**Source extract**.
This book would not have been possible without a long list of educators and mentors. Beginning at West Point in the early 1990s, Colonel (Ret.) Frederick Black, Colonel (Ret.) Robert Gordon III, Colonel (Ret.) Jay Parker, and Major Dana Isaacoff each challenged me to think critically about the institution I was about to enter. At Columbia University I had the great fortune of working with Robert Shapiro, the rare professor who is both a first-rate scholar and a tremendous teacher. I was also fortunate that Robert Erikson, Erik Gartzke, Colonel Michael Meese, and Allan Silver all agreed to be on my dissertation committee. This work has benefited tremendously from their suggestions and insights. Thanks also to Ira Katznelson for reviewing early outlines of this research as part of his seminar at Columbia and for putting me in touch with Princeton University Press. Chuck Myers at Princeton put together a great review and production team, including Ole Holsti and an anonymous reviewer, who provided a wealth of constructive suggestions.

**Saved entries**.
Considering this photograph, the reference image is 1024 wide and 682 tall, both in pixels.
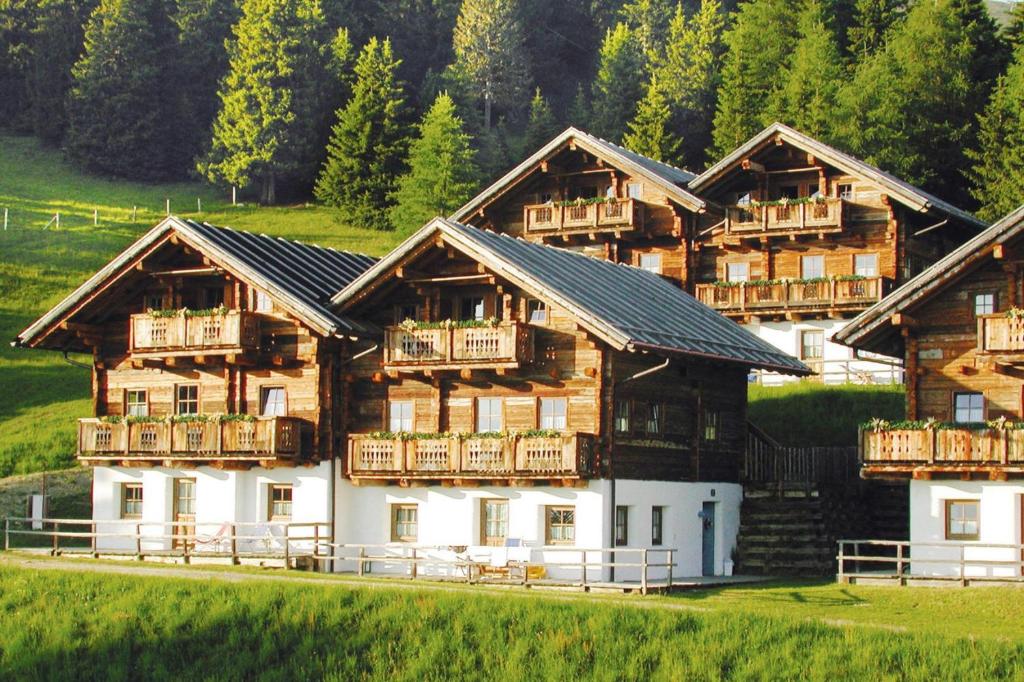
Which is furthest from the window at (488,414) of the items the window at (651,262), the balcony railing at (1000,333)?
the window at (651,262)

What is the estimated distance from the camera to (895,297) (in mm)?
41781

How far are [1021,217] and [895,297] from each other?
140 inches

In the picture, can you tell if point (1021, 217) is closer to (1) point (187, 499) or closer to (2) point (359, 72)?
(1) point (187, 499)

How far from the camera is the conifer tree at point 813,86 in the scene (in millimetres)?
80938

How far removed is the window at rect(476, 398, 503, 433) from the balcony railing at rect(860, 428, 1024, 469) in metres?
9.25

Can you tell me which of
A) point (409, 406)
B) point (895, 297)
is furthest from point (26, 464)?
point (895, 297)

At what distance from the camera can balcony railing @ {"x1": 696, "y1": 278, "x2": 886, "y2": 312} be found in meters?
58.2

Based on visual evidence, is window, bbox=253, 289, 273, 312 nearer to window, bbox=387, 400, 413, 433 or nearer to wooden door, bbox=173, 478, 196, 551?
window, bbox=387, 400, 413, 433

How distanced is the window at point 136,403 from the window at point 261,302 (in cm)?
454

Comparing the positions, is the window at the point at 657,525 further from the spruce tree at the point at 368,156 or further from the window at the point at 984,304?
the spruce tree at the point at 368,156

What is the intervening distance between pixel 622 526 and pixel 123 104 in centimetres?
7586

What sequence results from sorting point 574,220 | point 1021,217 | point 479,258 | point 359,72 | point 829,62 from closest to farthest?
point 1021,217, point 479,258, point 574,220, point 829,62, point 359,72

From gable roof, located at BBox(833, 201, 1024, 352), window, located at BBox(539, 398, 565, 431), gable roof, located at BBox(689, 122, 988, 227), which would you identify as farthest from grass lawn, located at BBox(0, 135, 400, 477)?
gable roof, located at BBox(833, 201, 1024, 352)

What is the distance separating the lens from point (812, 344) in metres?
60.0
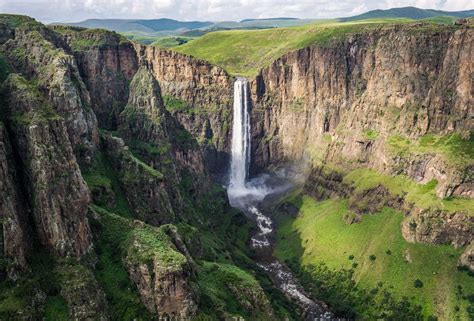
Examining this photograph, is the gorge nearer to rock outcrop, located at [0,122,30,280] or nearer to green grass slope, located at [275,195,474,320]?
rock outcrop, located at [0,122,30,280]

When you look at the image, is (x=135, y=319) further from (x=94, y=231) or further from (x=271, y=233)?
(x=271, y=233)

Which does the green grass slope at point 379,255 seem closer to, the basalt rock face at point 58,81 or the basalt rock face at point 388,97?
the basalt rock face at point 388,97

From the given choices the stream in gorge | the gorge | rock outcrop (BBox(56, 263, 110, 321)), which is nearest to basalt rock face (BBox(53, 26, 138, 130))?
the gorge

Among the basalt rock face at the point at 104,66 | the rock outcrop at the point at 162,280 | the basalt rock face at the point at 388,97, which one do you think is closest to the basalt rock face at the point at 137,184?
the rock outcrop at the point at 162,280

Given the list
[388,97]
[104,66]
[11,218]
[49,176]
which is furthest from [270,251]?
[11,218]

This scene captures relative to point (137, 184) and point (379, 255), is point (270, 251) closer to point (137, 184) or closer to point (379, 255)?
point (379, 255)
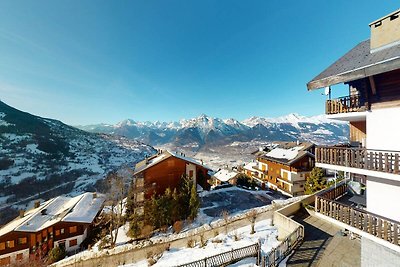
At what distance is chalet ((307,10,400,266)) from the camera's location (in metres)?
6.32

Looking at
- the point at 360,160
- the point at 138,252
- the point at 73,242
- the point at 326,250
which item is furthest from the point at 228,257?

**Work instructions**.
[1] Decide whether each statement agrees with the acknowledgments passage. Answer yes or no for each, and quote the words of the passage that settle it.
(a) Robert Shapiro is described as both a first-rate scholar and a tremendous teacher.
(b) Ira Katznelson served on the dissertation committee.
(c) The review team at Princeton included two anonymous reviewers.
[2] Continue the acknowledgments passage from its final sentence, keeping the same voice.
The saved entries have nothing to do with the acknowledgments passage.

**Replies**.
[1]
(a) Yes: "the rare professor who is both a first-rate scholar and a tremendous teacher"
(b) No: "Robert Erikson, Erik Gartzke, Colonel Michael Meese, and Allan Silver all agreed to be on my dissertation committee"
(c) No: "including Ole Holsti and an anonymous reviewer"

[2]
Gary Langer at ABC and Mark Blumenthal at Pollster.com were gracious enough to air some of my findings as the research progressed, and I am thankful for the opportunity as well as for their perspectives on public opinion polling generally. Peter Scoblic at The New Republic was extraordinarily helpful in distilling this research for a larger audience.
This research was made possible through the financial backing of the Tomás Rivera Policy Institute; I am grateful to Rodolfo O. de la Garza for his initial support. I would also like to thank the Eisenhower Foundation for fellowship support during the final phases of this project. Additional funding was provided by the Academic Research Division of the United States Military Academy. Support at Columbia came from the Saltzman Institute for War and Peace Studies, the School of Arts and Sciences, and the Institute for Social and Economic Research and Policy.
For assistance in coding and managing the survey mailings, I am indebted to Jo May at West Point as well as fellow students John Delano, Sam Dryzmala, Mat Krogulecki, Marty Lachter, and Yoshiko Toriumi. Thanks also to Jeffrey Herman, Sue Zayac, and Jay Goodwin for their computing assistance and to Doug Gallagher for his work on the online surveys. Major B. J. Bailey was an exceptional help in assisting with some of the printing tasks. The research would not have been possible without the data-management wizardry of Major Marc Wehmeyer and Luke Gallagher. I am also grateful for the support of Major David Lyle and Colonel Casey Wardynski, who, as economists, were probably ashamed to be associated with such pedestrian research on attitudes
but were nonetheless tolerant of my efforts.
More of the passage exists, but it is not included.